Let's talk DIY lights


You thought that was temp related last time right? It’s obviously warmer now. This is on all drivers too?

It’s not damaging like it would be to hid. But we should probably try to figure it out.


Yes below 50 degrees they will all stay on, above that they all shut off when dimmed to zero. 3 drivers and 3 different pots.


Are you setup to take some voltage readings at full power and series of various points while dimming?

If I remember, those leds just fit that driver. What I’m curious is if maybe you didn’t get a hot cob or even all of them may be above typical forward voltage.

My initial thought was they should have the highest forward voltage at the most current right? But thinking on it more, why would temp variance show any issue there? It may be because you have enough voltage droop at max current to make driver fitting a non issue. But the minute you start removing current temps go down voltage may be increasing faster from that than its dropping from forward current.

Now that I typed that, based on your description it sounds like a solid possibility. Depending on how you’re setup, it maybe easier to remove a cob from the string and test than getting voltage measurements.


I just switched my plants over to flower tonight, I’m going to document some of the flower initiator so you can see results, if any that you like. I’m going to start with 4 mins, 2 mins during lights on, and 2 mins during lights off and work up to around 5.5mins and see how that works.


Just at lights out? Should you wake them up also? Idk, just read it


Not with the flower initiator no. Just at lights out is the only time I use it.


Keep me posted. I’m interested if it helps!


Okay will do.


So my flickering at partial power was due to a faulty pot. Simple fix and check that first if you have a similar problem.


Looks as if Timber may have severed ties with HLG. Cant find any mention of the SAM’s on Timbers site, or any QB products.


That was fast


@dbrn32 do the strips in my light need the heat sinks and fan? The light seems to have. A lot of light. I’m wondering when I redo the other light if I could do 4cobs 1 strip in the housing take the driver and do another light with the 8strips. Would that work?


The strips probably don’t under a lot of circumstances, but you are running them at max current. I wouldn’t put anything in the case without fans especially because of the cobs being there.

If you can steal a driver and still have the fixture itself be cooled properly, you can probably jump up to a 560mm strip and get a few to run passively at 700ma on bar stock or a small piece of plate.
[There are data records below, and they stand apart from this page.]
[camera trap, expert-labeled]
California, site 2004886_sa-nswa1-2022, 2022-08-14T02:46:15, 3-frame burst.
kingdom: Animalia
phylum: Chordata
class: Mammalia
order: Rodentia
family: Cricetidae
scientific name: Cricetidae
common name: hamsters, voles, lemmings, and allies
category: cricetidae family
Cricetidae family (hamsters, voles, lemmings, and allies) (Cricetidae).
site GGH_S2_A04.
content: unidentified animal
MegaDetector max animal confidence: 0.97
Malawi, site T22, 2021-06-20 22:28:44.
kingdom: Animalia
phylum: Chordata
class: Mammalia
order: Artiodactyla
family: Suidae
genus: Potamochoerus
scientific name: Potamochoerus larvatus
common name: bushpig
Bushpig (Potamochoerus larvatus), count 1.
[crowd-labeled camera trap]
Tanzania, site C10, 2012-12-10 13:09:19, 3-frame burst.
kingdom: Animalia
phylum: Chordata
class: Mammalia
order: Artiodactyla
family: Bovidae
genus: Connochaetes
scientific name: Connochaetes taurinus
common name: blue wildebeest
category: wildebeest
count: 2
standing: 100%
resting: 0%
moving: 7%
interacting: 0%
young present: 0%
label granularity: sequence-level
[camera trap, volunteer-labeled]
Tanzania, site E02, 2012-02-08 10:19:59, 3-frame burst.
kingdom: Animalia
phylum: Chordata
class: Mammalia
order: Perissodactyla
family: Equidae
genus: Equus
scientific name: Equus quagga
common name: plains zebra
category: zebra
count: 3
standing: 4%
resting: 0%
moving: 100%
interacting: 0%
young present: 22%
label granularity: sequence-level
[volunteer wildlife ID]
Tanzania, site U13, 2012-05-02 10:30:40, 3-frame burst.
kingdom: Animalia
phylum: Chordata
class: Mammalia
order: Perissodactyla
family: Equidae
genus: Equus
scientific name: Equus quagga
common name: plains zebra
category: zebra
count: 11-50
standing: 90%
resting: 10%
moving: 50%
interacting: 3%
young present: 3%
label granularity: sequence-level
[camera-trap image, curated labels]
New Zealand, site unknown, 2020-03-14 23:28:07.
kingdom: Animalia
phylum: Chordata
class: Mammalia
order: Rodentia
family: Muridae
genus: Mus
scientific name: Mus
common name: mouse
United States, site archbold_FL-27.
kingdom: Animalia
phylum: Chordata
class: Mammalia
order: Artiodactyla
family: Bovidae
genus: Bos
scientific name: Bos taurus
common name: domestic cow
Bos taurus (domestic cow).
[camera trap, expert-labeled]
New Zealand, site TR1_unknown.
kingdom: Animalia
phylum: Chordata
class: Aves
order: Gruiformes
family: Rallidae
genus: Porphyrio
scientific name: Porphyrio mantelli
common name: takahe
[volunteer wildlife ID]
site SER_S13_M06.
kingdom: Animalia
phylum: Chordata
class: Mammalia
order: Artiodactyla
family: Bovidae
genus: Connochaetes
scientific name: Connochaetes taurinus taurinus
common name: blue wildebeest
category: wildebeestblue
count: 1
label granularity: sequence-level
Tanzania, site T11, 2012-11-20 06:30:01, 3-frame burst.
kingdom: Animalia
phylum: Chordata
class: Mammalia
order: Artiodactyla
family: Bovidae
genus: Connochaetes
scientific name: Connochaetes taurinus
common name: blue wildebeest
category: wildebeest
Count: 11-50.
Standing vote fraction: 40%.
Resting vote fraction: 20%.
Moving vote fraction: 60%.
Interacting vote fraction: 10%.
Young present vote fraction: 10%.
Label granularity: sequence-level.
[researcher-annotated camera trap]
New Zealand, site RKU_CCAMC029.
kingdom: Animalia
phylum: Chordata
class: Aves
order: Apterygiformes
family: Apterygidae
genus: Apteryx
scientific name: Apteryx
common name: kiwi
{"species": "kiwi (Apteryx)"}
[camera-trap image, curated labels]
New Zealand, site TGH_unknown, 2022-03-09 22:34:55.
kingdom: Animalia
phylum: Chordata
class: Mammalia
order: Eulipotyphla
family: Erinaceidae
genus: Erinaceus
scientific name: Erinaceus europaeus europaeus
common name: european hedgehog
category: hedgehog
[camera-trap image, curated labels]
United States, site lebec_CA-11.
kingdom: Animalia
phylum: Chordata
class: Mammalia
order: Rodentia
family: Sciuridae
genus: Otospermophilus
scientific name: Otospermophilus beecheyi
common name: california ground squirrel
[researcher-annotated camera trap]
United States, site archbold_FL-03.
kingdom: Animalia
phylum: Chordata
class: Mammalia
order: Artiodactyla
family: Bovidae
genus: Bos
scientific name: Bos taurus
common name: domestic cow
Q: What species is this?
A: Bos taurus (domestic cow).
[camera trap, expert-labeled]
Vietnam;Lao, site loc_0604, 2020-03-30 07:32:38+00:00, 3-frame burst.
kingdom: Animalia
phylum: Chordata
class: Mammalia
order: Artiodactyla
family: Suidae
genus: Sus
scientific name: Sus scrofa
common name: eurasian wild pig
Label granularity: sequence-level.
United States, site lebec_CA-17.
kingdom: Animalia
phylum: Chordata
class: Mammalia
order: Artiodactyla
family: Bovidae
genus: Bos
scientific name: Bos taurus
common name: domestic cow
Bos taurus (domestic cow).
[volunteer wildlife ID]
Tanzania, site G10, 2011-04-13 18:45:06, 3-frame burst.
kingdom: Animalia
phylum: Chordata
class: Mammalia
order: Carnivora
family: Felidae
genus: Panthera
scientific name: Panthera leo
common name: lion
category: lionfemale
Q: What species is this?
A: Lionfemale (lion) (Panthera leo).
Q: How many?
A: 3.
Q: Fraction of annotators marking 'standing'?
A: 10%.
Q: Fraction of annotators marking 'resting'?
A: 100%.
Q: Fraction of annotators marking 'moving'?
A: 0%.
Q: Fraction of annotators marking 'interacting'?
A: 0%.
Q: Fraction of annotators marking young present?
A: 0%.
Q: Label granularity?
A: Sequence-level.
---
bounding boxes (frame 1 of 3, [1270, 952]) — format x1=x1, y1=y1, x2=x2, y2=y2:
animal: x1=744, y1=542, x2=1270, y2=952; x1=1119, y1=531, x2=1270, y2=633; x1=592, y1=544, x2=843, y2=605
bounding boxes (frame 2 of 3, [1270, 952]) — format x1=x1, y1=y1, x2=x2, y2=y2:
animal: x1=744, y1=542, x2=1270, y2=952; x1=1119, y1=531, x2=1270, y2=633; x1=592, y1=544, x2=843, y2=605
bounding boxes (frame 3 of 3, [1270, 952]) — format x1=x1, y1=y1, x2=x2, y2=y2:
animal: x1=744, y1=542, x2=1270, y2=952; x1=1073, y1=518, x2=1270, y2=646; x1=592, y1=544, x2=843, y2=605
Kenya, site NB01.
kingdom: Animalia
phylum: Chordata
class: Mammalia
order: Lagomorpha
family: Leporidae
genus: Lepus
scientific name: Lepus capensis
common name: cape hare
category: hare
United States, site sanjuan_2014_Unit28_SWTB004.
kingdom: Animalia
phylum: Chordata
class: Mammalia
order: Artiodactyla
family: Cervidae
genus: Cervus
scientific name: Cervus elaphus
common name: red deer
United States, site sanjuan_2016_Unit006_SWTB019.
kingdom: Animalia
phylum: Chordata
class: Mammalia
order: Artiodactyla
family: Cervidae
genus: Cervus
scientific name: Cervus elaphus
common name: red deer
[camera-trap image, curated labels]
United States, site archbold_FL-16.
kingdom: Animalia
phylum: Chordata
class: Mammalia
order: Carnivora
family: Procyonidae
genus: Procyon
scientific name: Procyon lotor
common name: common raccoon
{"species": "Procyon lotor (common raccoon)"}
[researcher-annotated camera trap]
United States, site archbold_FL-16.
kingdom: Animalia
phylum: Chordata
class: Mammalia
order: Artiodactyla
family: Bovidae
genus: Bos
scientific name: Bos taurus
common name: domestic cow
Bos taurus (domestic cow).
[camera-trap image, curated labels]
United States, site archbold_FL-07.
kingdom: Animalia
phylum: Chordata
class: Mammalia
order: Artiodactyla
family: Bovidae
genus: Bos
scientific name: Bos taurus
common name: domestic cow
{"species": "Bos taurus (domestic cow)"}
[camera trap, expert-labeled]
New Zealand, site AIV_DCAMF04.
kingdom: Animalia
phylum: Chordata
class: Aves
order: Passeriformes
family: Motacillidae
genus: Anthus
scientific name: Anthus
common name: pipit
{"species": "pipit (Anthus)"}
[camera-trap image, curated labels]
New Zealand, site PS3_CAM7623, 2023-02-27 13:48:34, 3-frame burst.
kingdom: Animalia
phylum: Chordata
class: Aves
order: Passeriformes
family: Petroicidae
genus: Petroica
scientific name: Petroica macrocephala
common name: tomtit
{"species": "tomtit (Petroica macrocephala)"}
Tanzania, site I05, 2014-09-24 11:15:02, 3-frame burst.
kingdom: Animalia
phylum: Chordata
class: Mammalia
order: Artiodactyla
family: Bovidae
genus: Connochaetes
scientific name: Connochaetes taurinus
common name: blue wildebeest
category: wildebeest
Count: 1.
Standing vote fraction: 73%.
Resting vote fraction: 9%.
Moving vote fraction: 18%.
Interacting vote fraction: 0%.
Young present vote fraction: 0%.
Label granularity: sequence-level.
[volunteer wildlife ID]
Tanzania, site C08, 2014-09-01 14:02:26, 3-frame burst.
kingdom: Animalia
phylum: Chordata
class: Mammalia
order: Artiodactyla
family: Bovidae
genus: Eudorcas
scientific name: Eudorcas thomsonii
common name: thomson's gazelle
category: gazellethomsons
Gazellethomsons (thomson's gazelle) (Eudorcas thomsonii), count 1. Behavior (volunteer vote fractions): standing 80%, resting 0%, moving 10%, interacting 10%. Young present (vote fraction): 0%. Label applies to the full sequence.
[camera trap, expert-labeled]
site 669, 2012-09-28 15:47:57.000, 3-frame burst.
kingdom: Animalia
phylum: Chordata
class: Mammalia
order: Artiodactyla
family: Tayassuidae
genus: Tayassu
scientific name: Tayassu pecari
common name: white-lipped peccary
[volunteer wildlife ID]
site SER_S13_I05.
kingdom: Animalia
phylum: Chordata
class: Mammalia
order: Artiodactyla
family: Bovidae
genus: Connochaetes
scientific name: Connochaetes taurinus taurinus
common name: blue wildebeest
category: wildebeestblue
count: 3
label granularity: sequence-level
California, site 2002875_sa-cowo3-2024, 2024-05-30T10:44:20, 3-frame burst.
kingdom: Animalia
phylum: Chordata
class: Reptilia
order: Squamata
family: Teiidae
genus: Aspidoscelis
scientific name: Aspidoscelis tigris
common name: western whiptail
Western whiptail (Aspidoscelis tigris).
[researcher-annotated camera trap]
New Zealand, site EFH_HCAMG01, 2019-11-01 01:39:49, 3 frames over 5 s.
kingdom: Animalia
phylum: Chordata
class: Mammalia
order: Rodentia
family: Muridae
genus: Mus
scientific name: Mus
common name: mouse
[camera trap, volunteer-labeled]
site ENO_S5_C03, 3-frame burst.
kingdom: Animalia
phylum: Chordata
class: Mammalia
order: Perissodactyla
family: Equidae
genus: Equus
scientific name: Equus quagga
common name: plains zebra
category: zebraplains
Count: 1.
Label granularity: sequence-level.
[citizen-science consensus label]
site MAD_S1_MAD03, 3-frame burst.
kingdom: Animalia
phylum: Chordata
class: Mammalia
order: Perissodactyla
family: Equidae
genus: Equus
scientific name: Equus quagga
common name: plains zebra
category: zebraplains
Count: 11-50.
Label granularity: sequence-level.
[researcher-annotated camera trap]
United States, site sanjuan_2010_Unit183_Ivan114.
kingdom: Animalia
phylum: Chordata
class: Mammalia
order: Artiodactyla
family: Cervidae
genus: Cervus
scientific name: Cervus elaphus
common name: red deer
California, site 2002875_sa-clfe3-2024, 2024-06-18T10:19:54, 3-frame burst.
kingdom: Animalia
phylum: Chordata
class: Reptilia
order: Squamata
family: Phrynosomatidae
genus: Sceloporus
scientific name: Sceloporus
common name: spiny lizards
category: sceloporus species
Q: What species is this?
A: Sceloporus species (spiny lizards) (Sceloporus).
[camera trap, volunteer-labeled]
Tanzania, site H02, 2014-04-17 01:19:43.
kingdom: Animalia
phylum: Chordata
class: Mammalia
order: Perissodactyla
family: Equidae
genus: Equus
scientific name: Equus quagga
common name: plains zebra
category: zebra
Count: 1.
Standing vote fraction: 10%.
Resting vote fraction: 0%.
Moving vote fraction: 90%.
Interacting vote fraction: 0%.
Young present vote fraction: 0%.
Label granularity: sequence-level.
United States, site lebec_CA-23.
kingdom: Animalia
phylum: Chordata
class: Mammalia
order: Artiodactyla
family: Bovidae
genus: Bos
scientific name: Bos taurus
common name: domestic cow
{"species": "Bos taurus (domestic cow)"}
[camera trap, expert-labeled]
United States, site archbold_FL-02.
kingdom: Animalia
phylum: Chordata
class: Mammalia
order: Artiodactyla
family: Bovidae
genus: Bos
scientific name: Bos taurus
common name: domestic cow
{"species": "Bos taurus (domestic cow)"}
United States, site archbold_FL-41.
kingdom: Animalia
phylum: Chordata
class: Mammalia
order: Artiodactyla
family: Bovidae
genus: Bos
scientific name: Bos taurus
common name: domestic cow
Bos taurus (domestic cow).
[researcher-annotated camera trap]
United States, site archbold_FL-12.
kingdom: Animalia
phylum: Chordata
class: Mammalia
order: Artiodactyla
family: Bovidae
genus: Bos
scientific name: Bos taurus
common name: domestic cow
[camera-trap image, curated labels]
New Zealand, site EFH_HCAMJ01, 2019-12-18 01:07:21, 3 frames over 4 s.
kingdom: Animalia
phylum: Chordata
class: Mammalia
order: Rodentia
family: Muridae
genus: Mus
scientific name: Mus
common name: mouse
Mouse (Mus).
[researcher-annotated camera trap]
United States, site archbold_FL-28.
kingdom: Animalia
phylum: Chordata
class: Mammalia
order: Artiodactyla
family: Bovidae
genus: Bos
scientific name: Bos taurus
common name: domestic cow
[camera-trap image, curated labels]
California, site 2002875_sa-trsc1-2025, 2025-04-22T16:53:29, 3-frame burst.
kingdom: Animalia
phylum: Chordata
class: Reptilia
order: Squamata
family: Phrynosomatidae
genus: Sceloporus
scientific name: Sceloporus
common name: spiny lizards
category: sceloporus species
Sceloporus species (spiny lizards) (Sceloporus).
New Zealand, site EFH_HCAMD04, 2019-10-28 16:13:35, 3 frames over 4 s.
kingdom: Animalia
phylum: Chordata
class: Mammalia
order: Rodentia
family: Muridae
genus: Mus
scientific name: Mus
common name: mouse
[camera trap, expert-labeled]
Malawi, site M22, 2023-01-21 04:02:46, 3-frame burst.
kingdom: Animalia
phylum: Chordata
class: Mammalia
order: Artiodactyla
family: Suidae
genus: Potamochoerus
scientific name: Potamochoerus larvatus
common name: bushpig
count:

I’m thinking center the cobs on the heat sinks with one strip down the middle. 2 strips on each side outside the case on some angle aluminum. The light would be larger and I could potentially bring it closer.


The cobs won’t run on plate alone, you’ll need either a large heatsink or a small heatsink with active cooling.


We are crossing wires lol. The cobs would stay in the case. I’d just remove 8strips and mount them on aluminum outside the case like a border. No wiring change. Both fans in there for the cobs still. Just moving the strips outside the case. ||[]|| like that but 2 strips each side


LST!!! These lights rock!!!


1 hour later after lots of LST. I watered and lowered the lights.


We’re not crossing wires, I was just making sure you knew that voltages and everything per driver would have to remain in check. If you eliminate a driver while keeping everything else that needs to be there running will be fine.

Then suggesting if you’re going to be running strips separately, the 560mm would be a better choice. The output current on drivers is about 700ma right? That’s max current on the 280mm eh strip, the 560mm has another parallel string of chips and has double the max current rating. The power level would be exactly the same, but the 560mm at 700ma would have something like 1.5-2 watts less heat loss per strip. And it would be a lot better suited for passive cooling on a plate.


700ma yes. How many 560s could I run? Part number? I probably need to order before tarriffs go up.